* _LISTED RECORDS_:
——————————

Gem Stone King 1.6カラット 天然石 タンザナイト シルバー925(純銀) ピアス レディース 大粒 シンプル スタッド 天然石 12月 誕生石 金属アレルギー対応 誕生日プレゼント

——————————

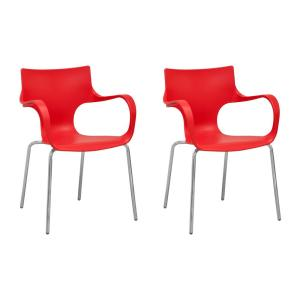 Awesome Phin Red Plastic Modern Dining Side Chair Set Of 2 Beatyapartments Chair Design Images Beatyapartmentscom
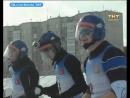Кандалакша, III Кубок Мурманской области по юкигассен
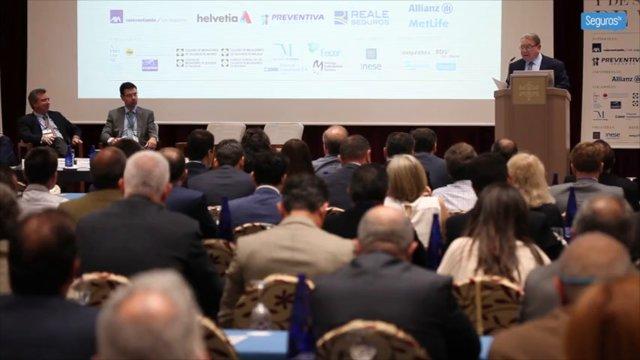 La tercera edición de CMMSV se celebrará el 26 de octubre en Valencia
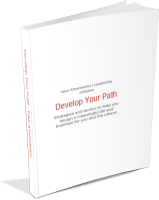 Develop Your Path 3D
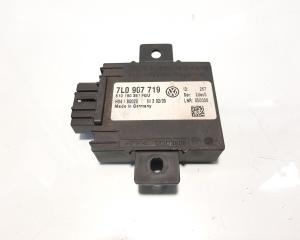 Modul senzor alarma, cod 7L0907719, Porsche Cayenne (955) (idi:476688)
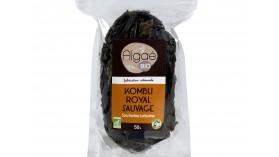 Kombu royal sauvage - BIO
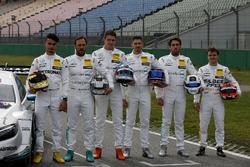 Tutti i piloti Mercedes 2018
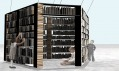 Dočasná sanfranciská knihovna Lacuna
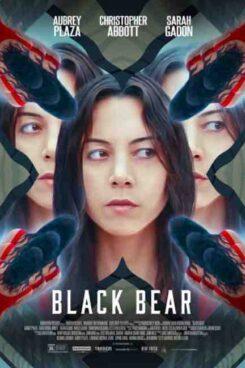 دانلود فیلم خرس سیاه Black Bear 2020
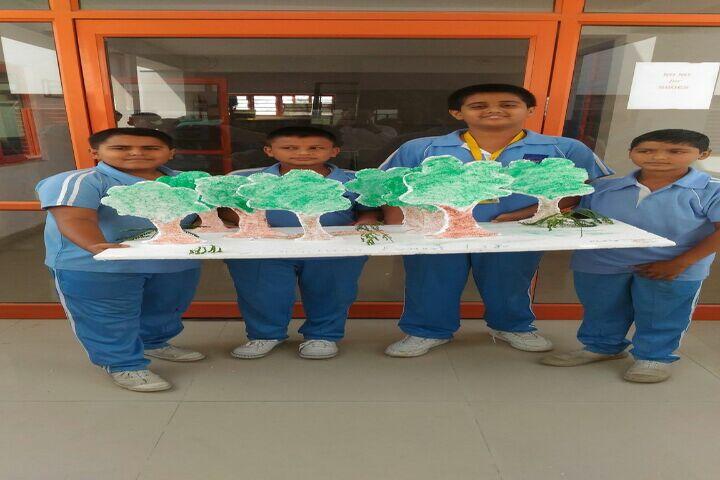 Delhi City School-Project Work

——————————

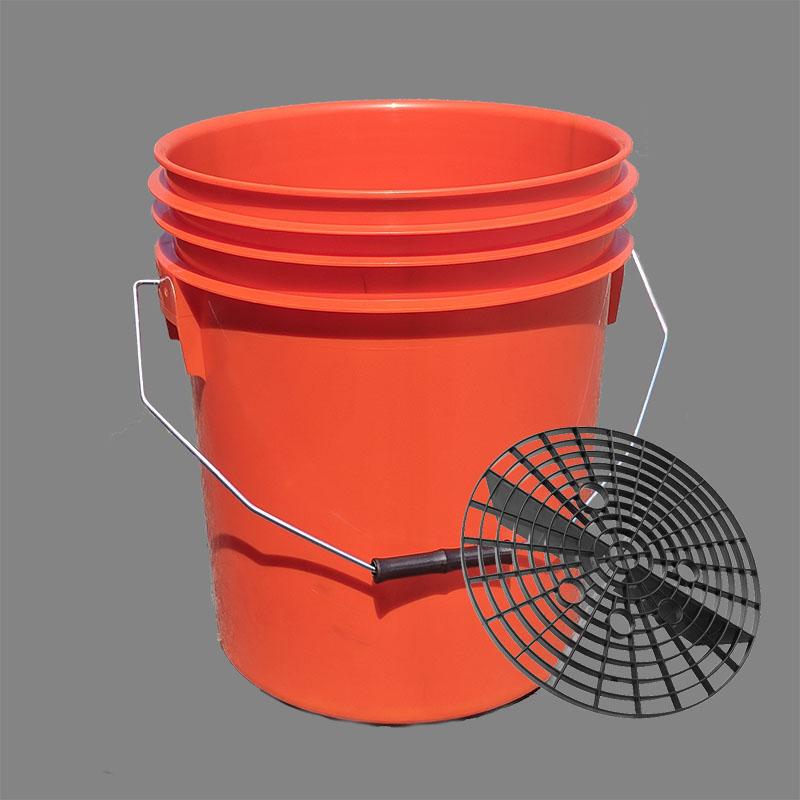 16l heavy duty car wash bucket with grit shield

——————————

* _TASK TO COMPLETE_:
What belongs in the answer is each line above from the line with "Develop Your Path 3D" to the line with "Delhi City School-Project Work", inclusive, reproduced exactly and free of pictures.

* _THE ANSWER_:
 Develop Your Path 3D
 Modul senzor alarma, cod 7L0907719, Porsche Cayenne (955) (idi:476688)
 Kombu royal sauvage - BIO
 Tutti i piloti Mercedes 2018
 Dočasná sanfranciská knihovna Lacuna
 دانلود فیلم خرس سیاه Black Bear 2020
 Delhi City School-Project Work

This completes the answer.